Linux服务器疑似硬件启动故障排查及dmesg/Message/Journal相关日志分析

艺帆风顺 发布于 2025-04-03 21 次阅读


一、问题背景

    某项目反馈出现系统崩溃现象,服务器为VM虚拟化平台,疑似硬件出现了故障,需要查看相关日志定位分析。

二、系统启动分析

1、查看系统启动时间

systemd-analyze time        查看开机耗时

    [root@WQ-MySQL ~]# systemd-analyze timeStartup finished in 1.742s (kernel) + 2.522s (initrd) + 23.152s (userspace) = 27.416s

    lastb        查看上次启动时间

      [root@WQ-MySQL ~]# lastbroot pts/0 Sun Feb 25 16:23 - 16:23 (00:00) 
      btmp begins Sun Feb 25 16:23:50 2024

       uptime -s        查看本次服务器什么时候启动的

        [root@WQ-MySQL ~]# uptime 09:22:59 up 41 min, 3 users, load average: 1.14, 1.78, 1.74[root@WQ-MySQL ~]# uptime -s2024-02-26 08:41:09

         last reboot   查看历史重启记录

        2、日志目录结构

        1. /var/log/messages:这个文件包含了系统各种服务的日志信息,可以通过tail命令来实时检查日志的变化,如`tail -f /var/log/messages`

        2. /var/log/syslog:这个文件主要是记录系统的运行信息,比如内存映像文件的反转、系统守护进程的信息等等。

        3. /var/log/auth.log:这个日志记录的是用户登录和身份验证信息,可以查看谁登录了系统,以及登录操作是否成功等等。

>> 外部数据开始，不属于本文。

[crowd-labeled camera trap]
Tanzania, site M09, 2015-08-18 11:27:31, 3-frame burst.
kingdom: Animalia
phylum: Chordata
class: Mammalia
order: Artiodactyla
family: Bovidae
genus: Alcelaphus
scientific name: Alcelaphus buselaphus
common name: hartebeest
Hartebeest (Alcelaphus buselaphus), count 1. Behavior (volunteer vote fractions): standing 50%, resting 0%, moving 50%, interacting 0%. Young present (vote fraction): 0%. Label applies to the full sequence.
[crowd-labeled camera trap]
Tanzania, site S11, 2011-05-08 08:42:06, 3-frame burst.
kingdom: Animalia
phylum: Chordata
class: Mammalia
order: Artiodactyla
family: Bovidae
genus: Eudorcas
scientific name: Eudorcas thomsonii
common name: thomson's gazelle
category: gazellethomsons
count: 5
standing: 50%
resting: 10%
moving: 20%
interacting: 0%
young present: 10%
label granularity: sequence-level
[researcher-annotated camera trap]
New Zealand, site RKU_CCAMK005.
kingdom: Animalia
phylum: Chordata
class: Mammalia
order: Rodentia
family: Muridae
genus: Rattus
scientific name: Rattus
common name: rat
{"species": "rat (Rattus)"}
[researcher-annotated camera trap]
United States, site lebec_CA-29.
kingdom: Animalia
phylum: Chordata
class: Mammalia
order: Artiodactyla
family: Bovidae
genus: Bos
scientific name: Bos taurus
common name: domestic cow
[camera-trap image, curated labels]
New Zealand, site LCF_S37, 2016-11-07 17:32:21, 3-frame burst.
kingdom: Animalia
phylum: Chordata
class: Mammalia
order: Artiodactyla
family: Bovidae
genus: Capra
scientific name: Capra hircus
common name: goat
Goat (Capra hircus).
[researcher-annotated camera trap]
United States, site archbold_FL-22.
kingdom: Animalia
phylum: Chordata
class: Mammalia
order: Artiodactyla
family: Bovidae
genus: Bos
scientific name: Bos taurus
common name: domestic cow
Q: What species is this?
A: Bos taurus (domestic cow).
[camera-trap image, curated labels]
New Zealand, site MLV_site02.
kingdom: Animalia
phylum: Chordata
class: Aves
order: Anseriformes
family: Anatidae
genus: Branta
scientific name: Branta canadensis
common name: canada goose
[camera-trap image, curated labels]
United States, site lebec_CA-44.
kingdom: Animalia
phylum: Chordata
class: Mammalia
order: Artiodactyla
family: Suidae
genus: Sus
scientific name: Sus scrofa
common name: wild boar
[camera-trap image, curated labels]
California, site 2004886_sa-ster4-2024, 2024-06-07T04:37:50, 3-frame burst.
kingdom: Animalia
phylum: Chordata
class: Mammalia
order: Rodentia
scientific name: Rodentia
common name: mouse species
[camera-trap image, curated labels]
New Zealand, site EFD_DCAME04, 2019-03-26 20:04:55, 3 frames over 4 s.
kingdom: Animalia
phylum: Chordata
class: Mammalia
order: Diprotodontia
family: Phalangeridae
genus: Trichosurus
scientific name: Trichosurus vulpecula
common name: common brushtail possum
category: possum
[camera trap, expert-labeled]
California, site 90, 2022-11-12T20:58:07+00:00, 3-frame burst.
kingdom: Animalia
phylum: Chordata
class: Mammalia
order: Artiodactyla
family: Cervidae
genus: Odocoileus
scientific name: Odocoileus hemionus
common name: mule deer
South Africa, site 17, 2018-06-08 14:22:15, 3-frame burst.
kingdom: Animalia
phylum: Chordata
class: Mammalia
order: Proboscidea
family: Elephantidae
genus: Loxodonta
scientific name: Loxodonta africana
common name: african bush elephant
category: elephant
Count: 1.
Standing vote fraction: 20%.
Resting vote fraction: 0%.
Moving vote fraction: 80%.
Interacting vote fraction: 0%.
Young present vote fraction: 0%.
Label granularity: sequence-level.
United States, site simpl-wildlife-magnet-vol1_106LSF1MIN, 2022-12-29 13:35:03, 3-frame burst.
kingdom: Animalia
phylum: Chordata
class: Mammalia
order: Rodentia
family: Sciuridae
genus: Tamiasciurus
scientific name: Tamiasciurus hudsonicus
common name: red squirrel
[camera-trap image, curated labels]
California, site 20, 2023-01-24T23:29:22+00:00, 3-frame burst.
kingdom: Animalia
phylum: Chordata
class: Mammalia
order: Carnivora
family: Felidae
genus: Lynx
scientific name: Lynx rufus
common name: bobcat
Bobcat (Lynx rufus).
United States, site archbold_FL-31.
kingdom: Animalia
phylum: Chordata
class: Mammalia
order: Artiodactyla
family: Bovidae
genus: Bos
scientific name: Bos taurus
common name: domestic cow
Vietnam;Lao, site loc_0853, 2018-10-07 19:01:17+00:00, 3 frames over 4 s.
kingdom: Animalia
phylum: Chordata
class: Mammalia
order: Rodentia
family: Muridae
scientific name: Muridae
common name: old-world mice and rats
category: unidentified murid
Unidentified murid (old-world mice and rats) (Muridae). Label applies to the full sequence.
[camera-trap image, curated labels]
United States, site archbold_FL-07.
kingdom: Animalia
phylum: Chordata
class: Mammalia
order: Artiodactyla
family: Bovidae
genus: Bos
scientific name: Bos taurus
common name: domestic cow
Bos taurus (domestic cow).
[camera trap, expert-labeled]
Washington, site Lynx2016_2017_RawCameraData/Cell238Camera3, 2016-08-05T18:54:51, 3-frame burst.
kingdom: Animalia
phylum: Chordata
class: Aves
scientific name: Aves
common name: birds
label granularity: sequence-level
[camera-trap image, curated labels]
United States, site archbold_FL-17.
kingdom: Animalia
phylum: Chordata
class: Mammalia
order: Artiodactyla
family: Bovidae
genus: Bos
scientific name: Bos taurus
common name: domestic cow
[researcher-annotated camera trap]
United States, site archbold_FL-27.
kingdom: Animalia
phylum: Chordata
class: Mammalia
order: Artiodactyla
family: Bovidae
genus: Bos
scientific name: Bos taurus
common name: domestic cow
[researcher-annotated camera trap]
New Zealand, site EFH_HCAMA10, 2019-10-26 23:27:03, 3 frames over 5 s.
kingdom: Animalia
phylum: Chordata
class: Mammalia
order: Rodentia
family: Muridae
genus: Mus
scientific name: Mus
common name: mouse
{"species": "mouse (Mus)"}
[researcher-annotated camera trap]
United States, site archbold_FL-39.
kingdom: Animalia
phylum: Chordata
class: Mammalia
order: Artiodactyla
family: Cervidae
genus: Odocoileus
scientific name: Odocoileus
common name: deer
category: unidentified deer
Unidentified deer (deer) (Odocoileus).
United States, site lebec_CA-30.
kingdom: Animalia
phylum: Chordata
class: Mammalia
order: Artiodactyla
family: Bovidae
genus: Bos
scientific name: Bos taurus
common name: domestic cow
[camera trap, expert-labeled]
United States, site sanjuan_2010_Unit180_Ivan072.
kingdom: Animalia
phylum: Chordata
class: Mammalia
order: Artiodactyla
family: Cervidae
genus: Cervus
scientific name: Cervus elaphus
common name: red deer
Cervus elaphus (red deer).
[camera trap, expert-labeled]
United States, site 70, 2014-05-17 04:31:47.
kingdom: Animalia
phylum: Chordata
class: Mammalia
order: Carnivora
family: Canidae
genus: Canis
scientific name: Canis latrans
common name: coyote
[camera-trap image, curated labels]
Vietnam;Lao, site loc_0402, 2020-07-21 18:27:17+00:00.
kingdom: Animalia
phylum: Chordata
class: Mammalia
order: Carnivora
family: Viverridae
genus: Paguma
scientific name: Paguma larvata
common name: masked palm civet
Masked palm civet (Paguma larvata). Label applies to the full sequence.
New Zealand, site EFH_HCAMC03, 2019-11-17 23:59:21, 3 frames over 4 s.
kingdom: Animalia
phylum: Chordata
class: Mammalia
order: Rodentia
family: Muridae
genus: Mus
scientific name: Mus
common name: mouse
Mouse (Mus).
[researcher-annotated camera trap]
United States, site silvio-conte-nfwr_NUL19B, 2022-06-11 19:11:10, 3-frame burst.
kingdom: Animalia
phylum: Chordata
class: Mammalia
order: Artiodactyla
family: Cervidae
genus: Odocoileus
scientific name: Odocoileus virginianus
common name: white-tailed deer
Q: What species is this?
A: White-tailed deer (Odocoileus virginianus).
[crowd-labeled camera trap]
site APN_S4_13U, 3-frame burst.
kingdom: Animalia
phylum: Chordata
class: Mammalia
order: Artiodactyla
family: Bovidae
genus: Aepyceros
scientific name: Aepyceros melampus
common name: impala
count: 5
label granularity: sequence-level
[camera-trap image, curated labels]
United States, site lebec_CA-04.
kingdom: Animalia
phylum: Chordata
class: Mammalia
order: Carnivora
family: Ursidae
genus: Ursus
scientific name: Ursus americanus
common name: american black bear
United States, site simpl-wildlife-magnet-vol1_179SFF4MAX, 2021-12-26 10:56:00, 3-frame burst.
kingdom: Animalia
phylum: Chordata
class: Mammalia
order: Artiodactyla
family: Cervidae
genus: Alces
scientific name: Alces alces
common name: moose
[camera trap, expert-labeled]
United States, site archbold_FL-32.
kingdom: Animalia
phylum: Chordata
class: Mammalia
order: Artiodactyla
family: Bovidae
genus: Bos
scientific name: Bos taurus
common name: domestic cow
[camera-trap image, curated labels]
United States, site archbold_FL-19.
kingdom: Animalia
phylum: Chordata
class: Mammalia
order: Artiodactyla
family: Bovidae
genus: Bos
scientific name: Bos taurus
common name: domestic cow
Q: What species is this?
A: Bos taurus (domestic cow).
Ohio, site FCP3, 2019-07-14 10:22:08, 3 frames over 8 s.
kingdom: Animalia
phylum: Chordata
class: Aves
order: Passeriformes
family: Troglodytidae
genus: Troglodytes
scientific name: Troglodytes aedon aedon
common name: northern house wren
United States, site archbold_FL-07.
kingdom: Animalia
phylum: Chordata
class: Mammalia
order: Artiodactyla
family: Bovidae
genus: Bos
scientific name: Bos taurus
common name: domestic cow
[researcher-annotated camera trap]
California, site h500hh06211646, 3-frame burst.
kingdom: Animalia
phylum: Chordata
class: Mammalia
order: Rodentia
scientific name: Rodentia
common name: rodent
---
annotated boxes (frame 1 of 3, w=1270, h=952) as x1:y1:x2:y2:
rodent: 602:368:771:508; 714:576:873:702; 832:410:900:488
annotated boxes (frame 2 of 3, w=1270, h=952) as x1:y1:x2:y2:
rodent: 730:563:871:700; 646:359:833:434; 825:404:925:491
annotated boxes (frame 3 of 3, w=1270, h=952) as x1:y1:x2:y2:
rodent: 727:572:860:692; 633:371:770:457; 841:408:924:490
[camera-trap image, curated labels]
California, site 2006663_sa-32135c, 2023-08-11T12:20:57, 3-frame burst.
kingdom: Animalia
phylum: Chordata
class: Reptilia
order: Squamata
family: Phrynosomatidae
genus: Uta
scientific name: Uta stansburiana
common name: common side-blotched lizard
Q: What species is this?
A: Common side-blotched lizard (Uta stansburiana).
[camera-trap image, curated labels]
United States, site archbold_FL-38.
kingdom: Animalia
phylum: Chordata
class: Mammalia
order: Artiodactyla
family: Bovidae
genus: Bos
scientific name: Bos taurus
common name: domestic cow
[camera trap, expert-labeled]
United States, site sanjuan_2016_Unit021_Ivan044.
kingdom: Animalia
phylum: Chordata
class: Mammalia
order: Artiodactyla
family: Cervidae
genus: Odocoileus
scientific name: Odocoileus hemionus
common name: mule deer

        4. /var/log/dmesg:这个文件记录的是系统启动时的信息,比如硬件检测、驱动加载等等。

        5. /var/log/kern.log:这个文件记录了内核的信息,包括内核错误、警告信息以及调试信息等等。

        6. /var/log/cron.log:这个文件记录了定时任务的执行情况,可以查看定时任务是否执行成功等等。

        7. /var/log/lastlog:这个文件记录了所有用户最后一次登录的时间和信息。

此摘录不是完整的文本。